Stored items

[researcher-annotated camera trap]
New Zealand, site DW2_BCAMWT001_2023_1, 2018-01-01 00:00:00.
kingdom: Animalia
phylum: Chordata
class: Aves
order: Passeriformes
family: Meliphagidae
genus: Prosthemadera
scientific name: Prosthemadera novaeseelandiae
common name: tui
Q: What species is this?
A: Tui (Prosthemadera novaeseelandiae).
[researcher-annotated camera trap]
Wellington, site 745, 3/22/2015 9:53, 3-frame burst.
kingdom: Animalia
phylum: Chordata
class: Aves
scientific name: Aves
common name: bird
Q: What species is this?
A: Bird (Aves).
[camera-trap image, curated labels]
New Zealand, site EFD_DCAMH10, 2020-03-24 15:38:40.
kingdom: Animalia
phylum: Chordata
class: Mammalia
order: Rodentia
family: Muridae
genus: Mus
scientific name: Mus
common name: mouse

[Problem statement]
Every entry above must be reproduced exactly.

[Written answer]
[researcher-annotated camera trap]
New Zealand, site DW2_BCAMWT001_2023_1, 2018-01-01 00:00:00.
kingdom: Animalia
phylum: Chordata
class: Aves
order: Passeriformes
family: Meliphagidae
genus: Prosthemadera
scientific name: Prosthemadera novaeseelandiae
common name: tui
Q: What species is this?
A: Tui (Prosthemadera novaeseelandiae).
[researcher-annotated camera trap]
Wellington, site 745, 3/22/2015 9:53, 3-frame burst.
kingdom: Animalia
phylum: Chordata
class: Aves
scientific name: Aves
common name: bird
Q: What species is this?
A: Bird (Aves).
[camera-trap image, curated labels]
New Zealand, site EFD_DCAMH10, 2020-03-24 15:38:40.
kingdom: Animalia
phylum: Chordata
class: Mammalia
order: Rodentia
family: Muridae
genus: Mus
scientific name: Mus
common name: mouse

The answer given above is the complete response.